Présenter la femme dans le contexte de ce que fut la société païenne, dans des conditions d’émancipation comme celles qui caractérisent Hypatie, serait absolument incompréhensible si on ne signale pas en même temps que c’est le développement croissant du christianisme et sa conception de l’égale dignité de l’homme et de la femme qui les ont rendues justement possibles. Le paganisme, les Classiques grecs et romains ont conféré à la femme un rôle subalterne et essentiellement domestique et en aucun cas lié aux institutions publiques, exception faite pour des cultes religieux spécifiques et déterminés. Ce qui veut dire qu’Hypatie est le résultat de l’évolution de la société influencée de manière croissante par le christianisme. Et cela notre réalisateur l’escamote..
Pareillement, de la même façon qu’Amenábar présent Hypatie, il est nécessaire de se rappeler d’autres figures de femmes philosophes ou écrivains comme Eudocie, née dans une famille païenne sous le nom d’Athénaïs, et convertie ensuite au christianisme. La présence publique de femmes dans une société qui était en train de se christianiser s’explique seulement par ce dernier fait, lequel contredit de plein fouet ce que Amenábar nous raconte. Comme le fait de vouloir présenter le paganisme, le néo-platonisme même, comme une source de raison et de lumière. Pas de doute que Platon, comme d’autres Classiques, a été à l’origine d’importants apports à la philosophie, mais ce que nous connaissons de ces apports comme bon est passé par le tamis de l’interprétation, et dans beaucoup de cas, celui de Saint Augustin, la recréation chrétienne.
Le platonisme intégral, sans rien d’autre et sans nuances, serait quelque chose d’inacceptable pour un esprit éclairé et celui qui en doute, qu’il s’intéresse seulement à “La République. (*)
L’idée de la confrontation brutale entre des chrétiens et des païens est elle aussi absolument fausse. Dans l’empire byzantin et à Alexandrie en particulier, de nombreuses troubles se produisirent aux IV et V ème siècles, fruits de tensions entre les différents courants politiques et des chrétiens eux-mêmes. Hypatie est morte mais aussi des évêques avant elle. Ce fut une période de luttes politiques fortes. C’est si évident que les relations entre les penseurs chrétiens et païens furent, en général, bonnes. En réalité, beaucoup appartenaient aux mêmes familles. Hypatie elle-même eut parmi ses élèves des chrétiens et des païens et elle fut conseiller aulique du gouvernement de la cité.

**TRAVAIL DEMANDÉ**
Reproduisez à l'identique le passage de l'extrait sur Hypatie situé entre « Le platonisme intégral, sans » et « de la cité. », ces deux segments inclus. Le matériel ci-dessous provient d'une autre source que l'extrait.

**BLOC DE DONNÉES**
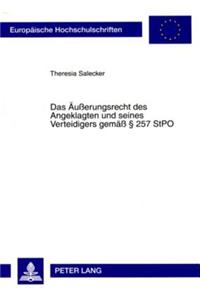 Das Aeußerungsrecht Des Angeklagten Und Seines Verteidigers Gemaeß § 257 Stpo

**SOLUTION**
Le platonisme intégral, sans rien d’autre et sans nuances, serait quelque chose d’inacceptable pour un esprit éclairé et celui qui en doute, qu’il s’intéresse seulement à “La République. (*)
L’idée de la confrontation brutale entre des chrétiens et des païens est elle aussi absolument fausse. Dans l’empire byzantin et à Alexandrie en particulier, de nombreuses troubles se produisirent aux IV et V ème siècles, fruits de tensions entre les différents courants politiques et des chrétiens eux-mêmes. Hypatie est morte mais aussi des évêques avant elle. Ce fut une période de luttes politiques fortes. C’est si évident que les relations entre les penseurs chrétiens et païens furent, en général, bonnes. En réalité, beaucoup appartenaient aux mêmes familles. Hypatie elle-même eut parmi ses élèves des chrétiens et des païens et elle fut conseiller aulique du gouvernement de la cité.